In order to further analyse the role of stress-mediated MAPK or TLR signalling and oxidative stress in mistletoe-mediated apoptosis of Ewing sarcoma cells, TC-71 cells were treated with viscumTT, viscum or TT for 24 h in the absence or presence of the SB203580 MAPK14 inhibitor, the SP600125 MAPK8 inhibitor, the LPS-RS TLR4 inhibitor or the antioxidant NAC. 5 μM MAPK8 and 10 μM MAPK14 inhibitor treatment was not able to prevent apoptotic induction by mistletoe extracts. Western blot analyses of TC-71 cell lysates after inhibitor treatment revealed no reduction in MAPK8 phosphorylation and, unexpectedly, enhanced MAPK14 phosphorylation (Fig. 4b). Higher MAPK8 and MAPK14 inhibitor concentrations (up to 50 μM SB203580 and 25 μM SP600125), as well as higher concentrations of the other used inhibitors (Table 3), all increased apoptosis in TC-71 cells.

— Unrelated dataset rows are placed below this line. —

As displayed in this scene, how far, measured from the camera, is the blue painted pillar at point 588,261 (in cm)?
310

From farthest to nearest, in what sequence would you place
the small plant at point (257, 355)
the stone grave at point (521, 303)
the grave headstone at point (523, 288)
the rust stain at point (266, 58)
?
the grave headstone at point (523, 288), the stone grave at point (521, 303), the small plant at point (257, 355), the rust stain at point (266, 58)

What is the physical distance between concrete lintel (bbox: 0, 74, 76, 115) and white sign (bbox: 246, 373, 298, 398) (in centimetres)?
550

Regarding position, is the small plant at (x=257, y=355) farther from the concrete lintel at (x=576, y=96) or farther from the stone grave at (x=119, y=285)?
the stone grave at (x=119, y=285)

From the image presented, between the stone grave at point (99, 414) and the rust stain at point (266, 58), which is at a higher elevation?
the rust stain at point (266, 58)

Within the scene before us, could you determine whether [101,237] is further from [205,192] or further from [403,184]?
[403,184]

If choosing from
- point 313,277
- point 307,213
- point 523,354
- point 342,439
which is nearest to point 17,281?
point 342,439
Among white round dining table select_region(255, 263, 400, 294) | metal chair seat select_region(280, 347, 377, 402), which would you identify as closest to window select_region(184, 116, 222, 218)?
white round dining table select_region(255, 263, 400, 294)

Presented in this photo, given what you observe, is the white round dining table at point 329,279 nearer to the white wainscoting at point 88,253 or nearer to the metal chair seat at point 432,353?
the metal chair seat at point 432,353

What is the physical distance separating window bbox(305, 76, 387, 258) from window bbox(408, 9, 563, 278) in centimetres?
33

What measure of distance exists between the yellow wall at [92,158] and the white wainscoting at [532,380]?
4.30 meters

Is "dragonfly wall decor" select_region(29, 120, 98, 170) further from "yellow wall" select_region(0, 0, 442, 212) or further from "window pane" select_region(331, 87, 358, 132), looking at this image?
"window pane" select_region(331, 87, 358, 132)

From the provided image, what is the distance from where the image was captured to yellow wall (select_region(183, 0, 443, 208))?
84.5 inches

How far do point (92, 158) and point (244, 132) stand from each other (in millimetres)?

Pre-treatment with the antioxidant NAC (5 mM), however, reduced apoptosis by 21% after viscum treatment and ~13% after viscumTT treatment (Fig. 4c). LPS-RS (0.1 μg/mL), which binds TLR4 but prevents receptor activation, reduced TT-mediated apoptosis by ~20% (Fig. 4c). Taken together, these data indicate that viscumTT, viscum and TT activate the unfolded protein response. TT extract treatment suggests the activation of TLR4 signalling and autophagy, while viscumTT and viscum indicate the induction of oxidative stress and stress-mediated MAPK signalling. Since mistletoe extracts appear to trigger multiple pathways sensitizing Ewing cells to apoptosis, inhibiting single pathways remained insufficient to prevent apoptosis in combination with extract treatment.